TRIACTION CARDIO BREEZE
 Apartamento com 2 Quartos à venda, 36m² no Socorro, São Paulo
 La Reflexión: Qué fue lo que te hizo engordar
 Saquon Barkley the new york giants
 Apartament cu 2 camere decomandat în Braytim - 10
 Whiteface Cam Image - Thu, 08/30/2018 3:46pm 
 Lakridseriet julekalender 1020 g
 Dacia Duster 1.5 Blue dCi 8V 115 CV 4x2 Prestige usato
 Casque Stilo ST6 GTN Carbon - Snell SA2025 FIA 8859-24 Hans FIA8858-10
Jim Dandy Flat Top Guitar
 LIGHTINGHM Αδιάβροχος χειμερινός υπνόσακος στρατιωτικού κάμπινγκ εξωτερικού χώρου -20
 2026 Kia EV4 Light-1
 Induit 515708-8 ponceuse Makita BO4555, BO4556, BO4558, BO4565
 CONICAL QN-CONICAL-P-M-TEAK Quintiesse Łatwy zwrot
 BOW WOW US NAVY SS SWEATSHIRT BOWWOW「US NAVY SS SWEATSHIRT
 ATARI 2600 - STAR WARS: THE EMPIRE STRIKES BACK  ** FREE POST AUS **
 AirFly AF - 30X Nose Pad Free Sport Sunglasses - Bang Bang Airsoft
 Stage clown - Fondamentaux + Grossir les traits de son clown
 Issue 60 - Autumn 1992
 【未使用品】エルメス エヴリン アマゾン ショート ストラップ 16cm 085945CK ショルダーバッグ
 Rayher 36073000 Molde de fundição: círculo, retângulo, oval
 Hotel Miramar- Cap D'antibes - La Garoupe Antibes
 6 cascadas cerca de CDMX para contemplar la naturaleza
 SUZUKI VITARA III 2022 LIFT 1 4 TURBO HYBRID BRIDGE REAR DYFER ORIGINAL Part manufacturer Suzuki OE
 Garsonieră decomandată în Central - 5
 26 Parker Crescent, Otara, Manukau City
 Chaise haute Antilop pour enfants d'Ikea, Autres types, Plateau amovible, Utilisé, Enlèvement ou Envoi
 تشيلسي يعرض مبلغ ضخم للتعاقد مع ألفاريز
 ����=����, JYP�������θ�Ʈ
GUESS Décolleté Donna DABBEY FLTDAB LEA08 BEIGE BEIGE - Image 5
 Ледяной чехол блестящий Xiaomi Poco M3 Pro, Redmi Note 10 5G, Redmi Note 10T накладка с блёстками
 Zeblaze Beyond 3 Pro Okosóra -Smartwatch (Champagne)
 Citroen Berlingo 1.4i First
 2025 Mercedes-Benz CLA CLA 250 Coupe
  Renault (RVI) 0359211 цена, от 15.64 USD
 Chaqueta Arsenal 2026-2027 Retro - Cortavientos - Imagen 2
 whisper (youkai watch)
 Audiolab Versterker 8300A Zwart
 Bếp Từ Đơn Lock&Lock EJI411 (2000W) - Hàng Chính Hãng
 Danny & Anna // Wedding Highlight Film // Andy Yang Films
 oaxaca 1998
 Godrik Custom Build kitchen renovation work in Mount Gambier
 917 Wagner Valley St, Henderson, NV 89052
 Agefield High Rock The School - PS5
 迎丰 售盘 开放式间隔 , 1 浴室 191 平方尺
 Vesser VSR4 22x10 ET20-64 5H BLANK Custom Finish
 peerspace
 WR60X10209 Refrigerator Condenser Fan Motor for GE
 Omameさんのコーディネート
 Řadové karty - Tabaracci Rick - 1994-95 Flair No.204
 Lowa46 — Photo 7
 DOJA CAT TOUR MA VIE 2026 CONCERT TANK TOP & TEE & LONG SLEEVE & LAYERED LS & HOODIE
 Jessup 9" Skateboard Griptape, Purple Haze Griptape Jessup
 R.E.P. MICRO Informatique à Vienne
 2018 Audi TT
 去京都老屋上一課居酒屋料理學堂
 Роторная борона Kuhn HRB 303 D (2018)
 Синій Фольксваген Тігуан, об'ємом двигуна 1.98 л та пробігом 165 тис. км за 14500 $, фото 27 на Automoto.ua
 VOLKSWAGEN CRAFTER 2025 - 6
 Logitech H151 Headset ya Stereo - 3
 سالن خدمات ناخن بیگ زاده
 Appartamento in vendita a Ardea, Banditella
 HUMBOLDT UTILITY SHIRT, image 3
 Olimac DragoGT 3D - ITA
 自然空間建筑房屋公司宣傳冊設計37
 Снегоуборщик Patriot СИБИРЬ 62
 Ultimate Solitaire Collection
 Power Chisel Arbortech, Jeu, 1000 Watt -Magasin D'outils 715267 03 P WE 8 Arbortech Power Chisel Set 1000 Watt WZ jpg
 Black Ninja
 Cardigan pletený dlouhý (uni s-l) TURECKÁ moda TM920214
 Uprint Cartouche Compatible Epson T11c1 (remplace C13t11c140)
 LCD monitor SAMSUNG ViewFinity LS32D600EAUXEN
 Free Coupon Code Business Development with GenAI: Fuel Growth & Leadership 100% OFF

============================================================

_Directions for this task_. Copy each line above exactly as it stands.

_Exercise result_.
TRIACTION CARDIO BREEZE
 Apartamento com 2 Quartos à venda, 36m² no Socorro, São Paulo
 La Reflexión: Qué fue lo que te hizo engordar
 Saquon Barkley the new york giants
 Apartament cu 2 camere decomandat în Braytim - 10
 Whiteface Cam Image - Thu, 08/30/2018 3:46pm 
 Lakridseriet julekalender 1020 g
 Dacia Duster 1.5 Blue dCi 8V 115 CV 4x2 Prestige usato
 Casque Stilo ST6 GTN Carbon - Snell SA2025 FIA 8859-24 Hans FIA8858-10
Jim Dandy Flat Top Guitar
 LIGHTINGHM Αδιάβροχος χειμερινός υπνόσακος στρατιωτικού κάμπινγκ εξωτερικού χώρου -20
 2026 Kia EV4 Light-1
 Induit 515708-8 ponceuse Makita BO4555, BO4556, BO4558, BO4565
 CONICAL QN-CONICAL-P-M-TEAK Quintiesse Łatwy zwrot
 BOW WOW US NAVY SS SWEATSHIRT BOWWOW「US NAVY SS SWEATSHIRT
 ATARI 2600 - STAR WARS: THE EMPIRE STRIKES BACK  ** FREE POST AUS **
 AirFly AF - 30X Nose Pad Free Sport Sunglasses - Bang Bang Airsoft
 Stage clown - Fondamentaux + Grossir les traits de son clown
 Issue 60 - Autumn 1992
 【未使用品】エルメス エヴリン アマゾン ショート ストラップ 16cm 085945CK ショルダーバッグ
 Rayher 36073000 Molde de fundição: círculo, retângulo, oval
 Hotel Miramar- Cap D'antibes - La Garoupe Antibes
 6 cascadas cerca de CDMX para contemplar la naturaleza
 SUZUKI VITARA III 2022 LIFT 1 4 TURBO HYBRID BRIDGE REAR DYFER ORIGINAL Part manufacturer Suzuki OE
 Garsonieră decomandată în Central - 5
 26 Parker Crescent, Otara, Manukau City
 Chaise haute Antilop pour enfants d'Ikea, Autres types, Plateau amovible, Utilisé, Enlèvement ou Envoi
 تشيلسي يعرض مبلغ ضخم للتعاقد مع ألفاريز
 ����=����, JYP�������θ�Ʈ
GUESS Décolleté Donna DABBEY FLTDAB LEA08 BEIGE BEIGE - Image 5
 Ледяной чехол блестящий Xiaomi Poco M3 Pro, Redmi Note 10 5G, Redmi Note 10T накладка с блёстками
 Zeblaze Beyond 3 Pro Okosóra -Smartwatch (Champagne)
 Citroen Berlingo 1.4i First
 2025 Mercedes-Benz CLA CLA 250 Coupe
  Renault (RVI) 0359211 цена, от 15.64 USD
 Chaqueta Arsenal 2026-2027 Retro - Cortavientos - Imagen 2
 whisper (youkai watch)
 Audiolab Versterker 8300A Zwart
 Bếp Từ Đơn Lock&Lock EJI411 (2000W) - Hàng Chính Hãng
 Danny & Anna // Wedding Highlight Film // Andy Yang Films
 oaxaca 1998
 Godrik Custom Build kitchen renovation work in Mount Gambier
 917 Wagner Valley St, Henderson, NV 89052
 Agefield High Rock The School - PS5
 迎丰 售盘 开放式间隔 , 1 浴室 191 平方尺
 Vesser VSR4 22x10 ET20-64 5H BLANK Custom Finish
 peerspace
 WR60X10209 Refrigerator Condenser Fan Motor for GE
 Omameさんのコーディネート
 Řadové karty - Tabaracci Rick - 1994-95 Flair No.204
 Lowa46 — Photo 7
 DOJA CAT TOUR MA VIE 2026 CONCERT TANK TOP & TEE & LONG SLEEVE & LAYERED LS & HOODIE
 Jessup 9" Skateboard Griptape, Purple Haze Griptape Jessup
 R.E.P. MICRO Informatique à Vienne
 2018 Audi TT
 去京都老屋上一課居酒屋料理學堂
 Роторная борона Kuhn HRB 303 D (2018)
 Синій Фольксваген Тігуан, об'ємом двигуна 1.98 л та пробігом 165 тис. км за 14500 $, фото 27 на Automoto.ua
 VOLKSWAGEN CRAFTER 2025 - 6
 Logitech H151 Headset ya Stereo - 3
 سالن خدمات ناخن بیگ زاده
 Appartamento in vendita a Ardea, Banditella
 HUMBOLDT UTILITY SHIRT, image 3
 Olimac DragoGT 3D - ITA
 自然空間建筑房屋公司宣傳冊設計37
 Снегоуборщик Patriot СИБИРЬ 62
 Ultimate Solitaire Collection
 Power Chisel Arbortech, Jeu, 1000 Watt -Magasin D'outils 715267 03 P WE 8 Arbortech Power Chisel Set 1000 Watt WZ jpg
 Black Ninja
 Cardigan pletený dlouhý (uni s-l) TURECKÁ moda TM920214
 Uprint Cartouche Compatible Epson T11c1 (remplace C13t11c140)
 LCD monitor SAMSUNG ViewFinity LS32D600EAUXEN
 Free Coupon Code Business Development with GenAI: Fuel Growth & Leadership 100% OFF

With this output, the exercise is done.